::: EXTRAIT PROPOSÉ :::

2 - Rapports entre l'homme et la nature

2-1 - L'homme et la terre : seigneurs et paysans

La plupart des poèmes du Siècle d'Or sont éloquents quant à l'attachement de l'homme à la terre. Celle-ci est synonyme de propriété, de condition sociale, mais aussi de la fragilité de la vie.

Juan de Mena et Jorge Manrique associent cet élément à un symbole de puissance et dessinent la frontière entre deux genres d'individus : le conquérant et le paysan. Ces extraits du « Razonamiento que hace Juan de Mena con la muerte » (v.33-40 et 106-112) en sont révélateurs:

De todo cuanto ganaron En aquesta vida estrecha, No les vale ni aprovecha Salvo sólo el bien que obraron; Que si tierra conquistaron, O por fuerza o por maña, Cuantos de ellos hubo saña Poco les aprovecharon. [...]

Padre Santo, emperadores, Cardenales, arzobispos, Patriarcas y obispos, Reyes, duques y señores, Los maestros y priores, Los sabios colegiales, Tú los haces ser iguales Con los simples labradores.

:::

* _LISTE DES TÂCHES_
A - Recopiez fidèlement le passage de l'extrait proposé allant de « Padre Santo, emperadores, Cardenales, arzobispos, Patriarcas » jusqu'à « los simples labradores. ».
B - Résumez l'extrait proposé en deux phrases.
Les enregistrements qui suivent proviennent d'une autre source.

::: DONNÉES FOURNIES :::

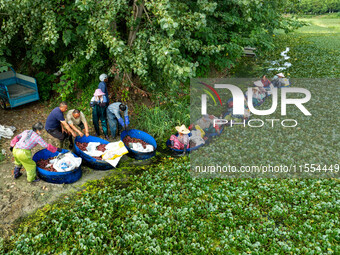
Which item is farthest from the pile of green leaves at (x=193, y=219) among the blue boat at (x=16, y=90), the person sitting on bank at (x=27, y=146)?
the blue boat at (x=16, y=90)

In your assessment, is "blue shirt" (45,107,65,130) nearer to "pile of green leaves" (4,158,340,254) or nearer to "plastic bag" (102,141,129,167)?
"plastic bag" (102,141,129,167)

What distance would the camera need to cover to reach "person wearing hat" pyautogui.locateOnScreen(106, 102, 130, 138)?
8703mm

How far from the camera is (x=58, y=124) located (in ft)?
26.5

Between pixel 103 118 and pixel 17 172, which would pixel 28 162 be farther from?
pixel 103 118

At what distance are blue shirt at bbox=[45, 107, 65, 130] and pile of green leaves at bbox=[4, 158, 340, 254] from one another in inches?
95.6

:::

* _RÉPONSES RÉDIGÉES_
A -
Padre Santo, emperadores, Cardenales, arzobispos, Patriarcas y obispos, Reyes, duques y señores, Los maestros y priores, Los sabios colegiales, Tú los haces ser iguales Con los simples labradores.

B - La plupart des poèmes du Siècle d'Or montrent l'attachement de l'homme à la terre, synonyme de propriété et de condition sociale, mais aussi de fragilité de la vie. Juan de Mena et Jorge Manrique en font un symbole de puissance qui sépare le conquérant du paysan, ce que révèlent des extraits du « Razonamiento que hace Juan de Mena con la muerte ».